Palestinian security officials said the target of the missile strike was a group of gunmen organizing to attack Israeli forces. They identified the dead man as a 20-year-old activist of the Al Aqsa Martyrs' Brigades, a violent group with ties to Yasser Arafat's Fatah movement.
Israeli military sources said the second airstrike was aimed at Palestinians planting a bomb.
Large numbers of Israeli troops and tanks have been operating in northern Gaza for nearly two weeks, trying to stop militants from firing rockets at nearby Israeli towns.
Israeli Prime Minister Ariel Sharon has pledged to withdraw from Gaza next year, but he faces stiff resistance from the far-right opposition and from some within his own party.
Parliament reconvenes today from summer recess in what could be a stormy session. Some commentators predict that Sharon's minority government could be forced from office.
The main opposition Labor party has so far backed Sharon on key votes over his pullout plan, but Labor's Dalia Itzik said last night that the party's continued support should not be taken for granted.
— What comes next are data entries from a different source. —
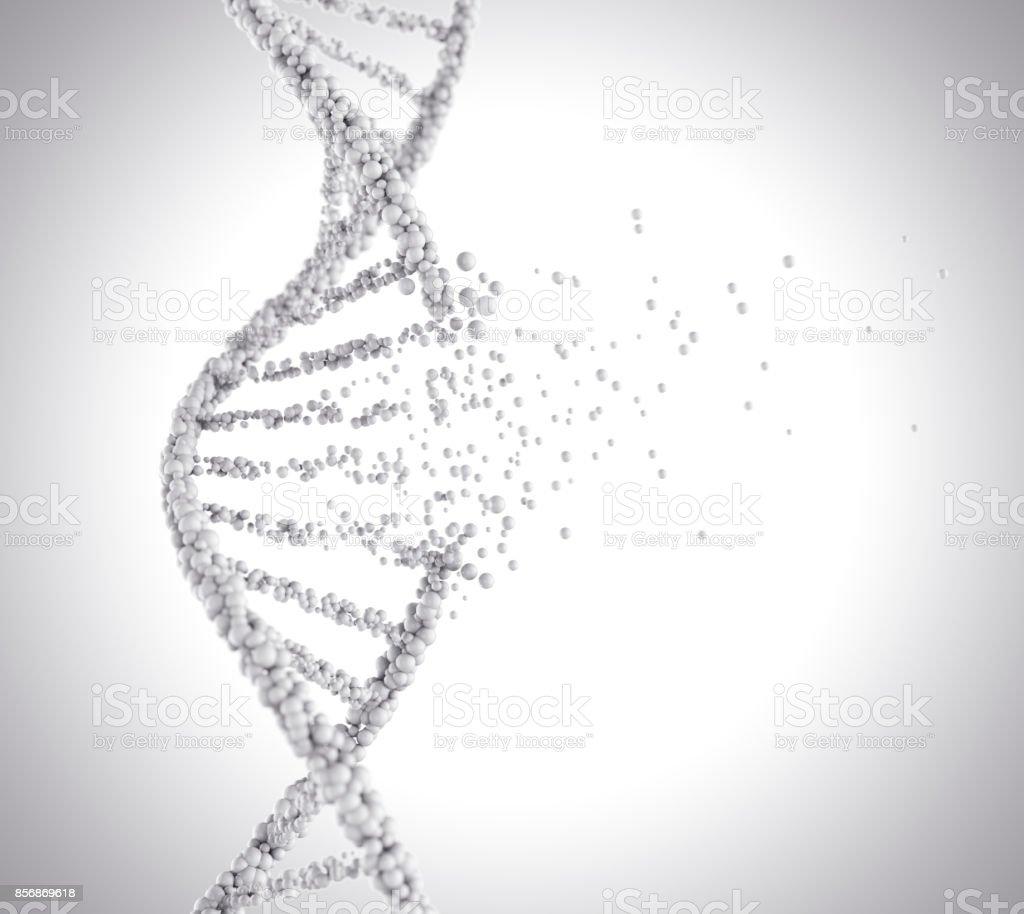 molecule or atom, Abstract atom or molecule structure stock photo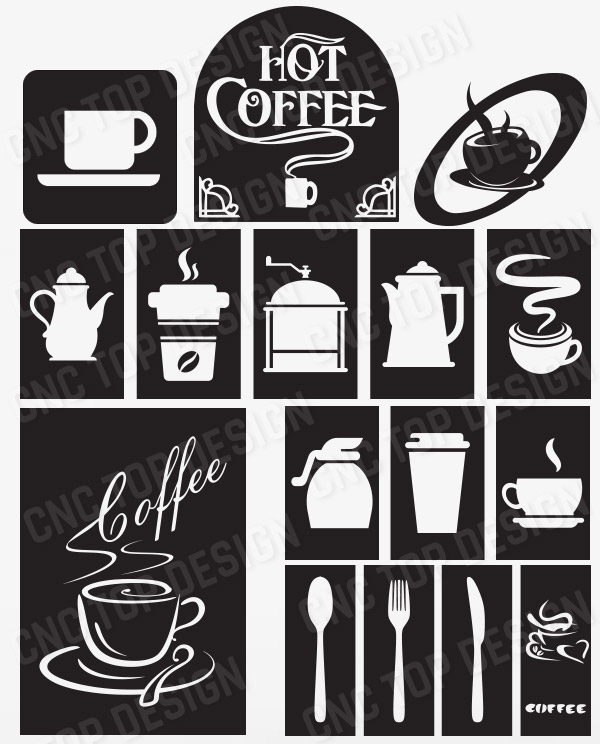 Pack Coffee Sign Modern Kitchen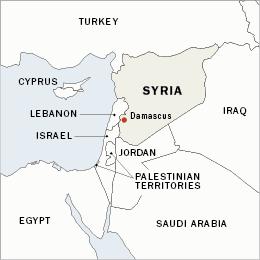 PRC_13.05.02_SyrianViolence-Map-260x260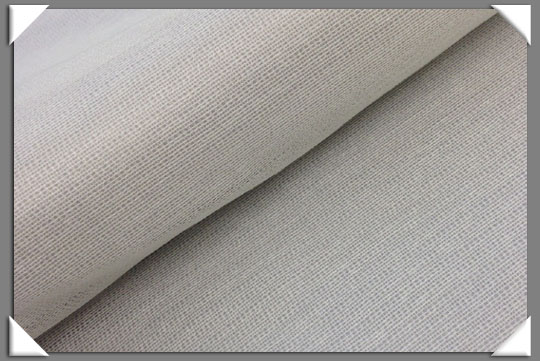 "Weft Interfacing White - 60"" - Fusible"
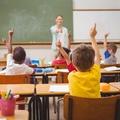 Hozhat-e csodát a 9 évfolyamos iskola?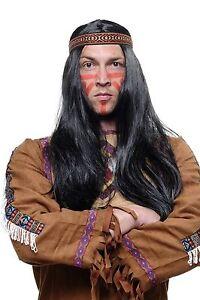 Peluca-Indio-India-Apache-Negro-60cm-Largo-Plano-con-Cinta-LM3049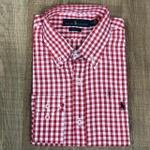 Camisa Manga Longa RL⭐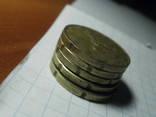 5 euro, фото №17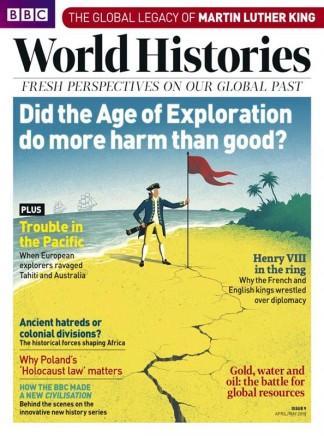 BBC World Histories (UK) magazine cover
"There is no longer an automatic safety net," she told Channel Two television.
Earlier yesterday, Israeli aircraft fired a missile at a home near a Hamas stronghold in the Jebaliya refugee camp, killing one civilian and wounding eight, including a young girl, hospital officials said.
It was not clear why the army targeted the house, which was not far from the Kholfa Mosque, a Hamas power base. The army did not comment.
The strike caused extensive damage to nearby homes and stores, witnesses said.
Also, a Palestinian gunman wounded earlier in the army's offensive died in the hospital, officials said.
Since the beginning of the latest Israeli operation, 97 Palestinians have been killed. Almost half were civilians, and 18 were age 16 and under, Palestinian officials said.
Also in Jebaliya, an Israeli soldier was slightly wounded by an antitank missile fired by Palestinians, the military said.
The offensive began Sept. 29 and was expanded after militants launched a homemade rocket into the Israeli town of Sderot, killing two children, later that day. The raid was intended to stop militants from launching the rockets into Israel, though the attacks have continued.
Army Radio reported yesterday that an army officer had been arrested on suspicion of selling forged entry permits to Palestinians. The report did not identify the lieutenant colonel but said he could be charged with endangering state security.
The military said the man was a reservist and referred questions to the police, who could not immediately be reached.
Israel's government tightly controls the entry of Palestinians into Israel with roadblocks, checkpoints, and a system of work permits, saying restrictions are needed to stop Palestinian bombers and other attackers from getting in.
Even Palestinians with work permits -- about 15,000 -- are banned from entering Israel now. Israel imposed a total closure a month ago, at the beginning of the Jewish holiday season.
The military said yesterday that the ban would remain in effect until further notice, though the last holiday ended last week.